Burada kısaca nihai tüm tüketim harcamaları dikkate alınır deniliyor.Temel veri kaynakları için ise
Veri kaynakları:Hanehalkı Bütçe Anketi, kurumsal nüfus bireysel tüketim harcamaları anketi, turizm anketi ve idari kayıtlardan elde edilen harcama ve ciro bilgileridir (cep telefonu-sabit telefon görüşme ücretleri, şans oyunları, sigortalar…).
Veri derleme sistemi:Taze sebze ve meyveler, futbol maçına giriş ücreti, LPG, tüp gaz, mücevher (altın) ve seçilmiş 16 gıda ürünü haftada bir kez ve diğer ürünler ayda iki kez; kiralar dahil ay içi fiyat değişimi az olan 70 madde çeşidi için ayda bir kez derlenmektedir. Benzin ve mazot fiyatları ise günlük olarak takip edilmektedir, deniliyor.
Şimdi, toplanan anket verileri ne kadar sağlıklı? Seçilmiş gıda veya ürünler enflasyonu ne kadar sağlıklı yansıtabiliyor? Fiyat derleme sıklığı ne kadar uygun gibi bir sürü soru sorulabilir.
Farklı ürün sepeti ve zamanlaması ile enflasyon rakamı daha farklı olabilirdi. Fiyat derleme zamanları dikkate alınarak yapılan fiyat ayarlamaları o dönem enflasyon verisine girmeyebilir.
Burada önemli olan, sistemi analiz edenlerin bu rakamların sağlıklı olduğuna inanmalarıdır. Birçok üründe ciddi fiyat oynaklıklarının yazılıp çizildiği bir ortamda tüketicinin doğrudan etkilendiği giyim/ayakkabı gibi ürünlerde yüzde 2’nin üzerinde enflasyon konuşulurken, açıklanan enflasyon verisi, hesaplanma şeklinin bir daha gözden geçirilmesinin ne kadar gerekli olduğunu ortaya koyuyor.
Burada şunun da altını çizmemiz lazım: Enflasyon düşüyor demek, fiyatlar düşüyor demek değildir. Fiyatların artış hızı düşüyor demektir.
Yani 2018’de yaşadığımız kur kaynaklı enflasyonun üzerine gelen artışlar söz konusu. Burada kimse fiyatlar düşüyor izlenimine kapılmasın. Eğer öyle olsaydı enflasyon eksi çıkardı, yani deflasyon söz konusu olurdu.

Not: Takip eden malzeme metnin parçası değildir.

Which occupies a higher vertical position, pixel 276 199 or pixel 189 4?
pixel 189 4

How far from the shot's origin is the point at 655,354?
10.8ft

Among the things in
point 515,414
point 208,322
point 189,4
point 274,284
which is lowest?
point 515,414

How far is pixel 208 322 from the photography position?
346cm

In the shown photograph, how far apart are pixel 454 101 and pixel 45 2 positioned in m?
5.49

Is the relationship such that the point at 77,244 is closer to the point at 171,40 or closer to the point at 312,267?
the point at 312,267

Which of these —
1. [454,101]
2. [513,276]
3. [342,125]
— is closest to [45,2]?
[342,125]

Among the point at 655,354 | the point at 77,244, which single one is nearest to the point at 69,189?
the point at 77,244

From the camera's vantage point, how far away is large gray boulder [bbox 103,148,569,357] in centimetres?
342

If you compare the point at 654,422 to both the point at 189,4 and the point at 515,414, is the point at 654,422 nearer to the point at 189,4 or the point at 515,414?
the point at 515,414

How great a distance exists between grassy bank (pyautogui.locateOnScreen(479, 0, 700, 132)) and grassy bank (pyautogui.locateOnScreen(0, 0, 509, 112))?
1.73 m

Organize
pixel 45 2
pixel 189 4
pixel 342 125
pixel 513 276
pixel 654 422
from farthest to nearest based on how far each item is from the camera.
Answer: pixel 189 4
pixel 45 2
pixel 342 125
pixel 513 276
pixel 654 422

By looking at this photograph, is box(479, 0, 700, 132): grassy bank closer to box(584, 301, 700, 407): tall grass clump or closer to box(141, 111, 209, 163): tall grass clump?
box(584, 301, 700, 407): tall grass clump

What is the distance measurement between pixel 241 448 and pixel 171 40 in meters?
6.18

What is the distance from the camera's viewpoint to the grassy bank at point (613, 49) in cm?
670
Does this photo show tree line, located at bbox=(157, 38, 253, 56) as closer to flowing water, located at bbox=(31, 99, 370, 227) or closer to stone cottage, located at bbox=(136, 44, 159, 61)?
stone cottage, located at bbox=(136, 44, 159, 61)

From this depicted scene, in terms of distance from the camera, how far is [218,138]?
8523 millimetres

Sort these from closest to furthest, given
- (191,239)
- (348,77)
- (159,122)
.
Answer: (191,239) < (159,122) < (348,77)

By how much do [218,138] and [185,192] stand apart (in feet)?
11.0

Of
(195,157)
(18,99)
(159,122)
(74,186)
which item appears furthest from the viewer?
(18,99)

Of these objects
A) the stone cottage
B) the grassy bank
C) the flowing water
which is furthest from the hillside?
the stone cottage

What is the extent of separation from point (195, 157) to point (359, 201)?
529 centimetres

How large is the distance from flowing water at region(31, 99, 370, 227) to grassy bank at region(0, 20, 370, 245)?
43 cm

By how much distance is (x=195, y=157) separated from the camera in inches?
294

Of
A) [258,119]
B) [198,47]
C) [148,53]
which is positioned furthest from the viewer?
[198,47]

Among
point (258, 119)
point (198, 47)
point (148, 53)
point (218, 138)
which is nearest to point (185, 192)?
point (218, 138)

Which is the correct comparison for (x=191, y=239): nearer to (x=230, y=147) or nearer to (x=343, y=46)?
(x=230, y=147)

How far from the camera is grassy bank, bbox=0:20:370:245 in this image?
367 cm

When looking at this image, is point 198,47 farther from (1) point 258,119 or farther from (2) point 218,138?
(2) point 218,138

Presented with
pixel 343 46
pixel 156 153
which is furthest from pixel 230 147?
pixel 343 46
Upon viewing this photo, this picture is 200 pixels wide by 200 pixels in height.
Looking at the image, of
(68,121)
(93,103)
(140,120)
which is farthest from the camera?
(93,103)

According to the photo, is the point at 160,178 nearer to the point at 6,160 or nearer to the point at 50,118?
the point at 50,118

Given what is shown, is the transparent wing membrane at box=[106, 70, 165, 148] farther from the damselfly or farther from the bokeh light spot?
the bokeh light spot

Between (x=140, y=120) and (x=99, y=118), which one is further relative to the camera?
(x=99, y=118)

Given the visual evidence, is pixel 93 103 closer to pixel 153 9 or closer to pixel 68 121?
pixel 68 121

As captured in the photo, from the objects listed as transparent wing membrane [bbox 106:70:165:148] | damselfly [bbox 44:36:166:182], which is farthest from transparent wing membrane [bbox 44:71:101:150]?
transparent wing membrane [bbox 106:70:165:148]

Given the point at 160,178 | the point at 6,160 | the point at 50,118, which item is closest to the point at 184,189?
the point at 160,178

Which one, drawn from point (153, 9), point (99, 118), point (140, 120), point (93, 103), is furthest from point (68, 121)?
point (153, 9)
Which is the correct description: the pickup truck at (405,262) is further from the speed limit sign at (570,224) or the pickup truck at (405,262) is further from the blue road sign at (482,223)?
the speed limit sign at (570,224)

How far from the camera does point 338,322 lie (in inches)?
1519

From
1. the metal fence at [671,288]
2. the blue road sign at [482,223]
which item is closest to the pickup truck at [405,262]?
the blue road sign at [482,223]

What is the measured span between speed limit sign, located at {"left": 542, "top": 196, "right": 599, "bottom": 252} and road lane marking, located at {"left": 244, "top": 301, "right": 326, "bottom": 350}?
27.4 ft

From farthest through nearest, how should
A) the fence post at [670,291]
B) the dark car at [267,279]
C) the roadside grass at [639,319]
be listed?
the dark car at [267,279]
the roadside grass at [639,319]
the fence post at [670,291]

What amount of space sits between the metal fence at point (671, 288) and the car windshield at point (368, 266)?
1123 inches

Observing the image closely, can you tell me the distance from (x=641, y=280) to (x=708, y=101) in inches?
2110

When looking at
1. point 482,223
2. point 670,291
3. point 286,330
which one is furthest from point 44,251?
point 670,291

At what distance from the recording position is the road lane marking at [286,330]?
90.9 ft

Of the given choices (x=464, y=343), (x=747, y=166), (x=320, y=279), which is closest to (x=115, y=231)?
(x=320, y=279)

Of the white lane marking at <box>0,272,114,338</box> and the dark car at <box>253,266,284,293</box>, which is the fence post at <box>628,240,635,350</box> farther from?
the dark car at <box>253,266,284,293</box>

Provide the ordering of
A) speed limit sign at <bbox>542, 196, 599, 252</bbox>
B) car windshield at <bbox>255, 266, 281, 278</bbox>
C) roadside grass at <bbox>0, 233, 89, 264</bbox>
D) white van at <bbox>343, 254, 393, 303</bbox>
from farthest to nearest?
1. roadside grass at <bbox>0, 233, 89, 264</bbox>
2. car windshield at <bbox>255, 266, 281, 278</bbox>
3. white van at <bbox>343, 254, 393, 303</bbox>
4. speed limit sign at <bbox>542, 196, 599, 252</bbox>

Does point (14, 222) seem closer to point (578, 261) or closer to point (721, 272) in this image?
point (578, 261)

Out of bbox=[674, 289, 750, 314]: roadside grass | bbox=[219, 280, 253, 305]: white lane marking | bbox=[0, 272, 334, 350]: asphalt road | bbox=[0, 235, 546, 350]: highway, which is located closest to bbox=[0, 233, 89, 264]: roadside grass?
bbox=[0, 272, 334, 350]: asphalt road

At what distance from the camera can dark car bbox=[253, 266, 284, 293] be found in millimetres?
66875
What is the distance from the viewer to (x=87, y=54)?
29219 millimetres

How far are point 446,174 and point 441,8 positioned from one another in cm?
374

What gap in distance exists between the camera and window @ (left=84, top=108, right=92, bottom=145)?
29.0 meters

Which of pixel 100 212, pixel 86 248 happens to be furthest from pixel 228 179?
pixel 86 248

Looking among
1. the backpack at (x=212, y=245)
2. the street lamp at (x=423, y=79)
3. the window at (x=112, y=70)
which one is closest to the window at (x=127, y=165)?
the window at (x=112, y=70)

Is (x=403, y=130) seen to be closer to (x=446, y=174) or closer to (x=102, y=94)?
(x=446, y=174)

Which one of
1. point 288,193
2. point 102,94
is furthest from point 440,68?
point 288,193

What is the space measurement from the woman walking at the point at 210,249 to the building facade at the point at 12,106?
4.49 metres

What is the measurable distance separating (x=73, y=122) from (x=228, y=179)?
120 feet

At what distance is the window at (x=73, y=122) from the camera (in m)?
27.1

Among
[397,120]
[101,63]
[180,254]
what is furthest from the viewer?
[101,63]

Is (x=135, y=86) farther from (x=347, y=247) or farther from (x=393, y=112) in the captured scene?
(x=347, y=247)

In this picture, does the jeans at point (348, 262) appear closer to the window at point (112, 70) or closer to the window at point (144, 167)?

Verilerden kurlardaki stabil giden yapının desteğiyle fiyat artış hızında yavaşlama olduğunu gözlemliyoruz. Bu durum faiz indirimlerinin de önünü açıyor. 2018 yılının son üç ayında kur bazlı fiyat köpüğü oluştuğundan önümüzdeki aylarda da benzer verilerle karşılaşacağız.
Burada unutulmaması gereken veri aylık değişimleridir. Orada yüzde 1 civarında artış kemikleşmiş dururken yüzde 9 enflasyona göre faiz ayarlaması yapmak son derece riskli. Aksi halde mevduat sahibi verilen faizin reel getiri sağlamayacağına inanarak başka alternatiflere yönelebilir. İşte o zaman çıkan mevduatı durdurmak için daha yüksek bedel ödenmek zorunda kalınır. Burada en büyük bedeli de limitleri kapatılan rotatif kredi kullanıcıları öder.
Özetle; kur dalgalanmalarına bağlı fiyat oynaklıkları nedeniyle hesaplamalarda bu şekilde aşırı iyimser sonuçlar alınsa da geleceği iyi öngörüp politikaları ona göre belirlemek gerekir.
Son söz; veriler ne kadar doğruysa analiz o kadar tutarlıdır.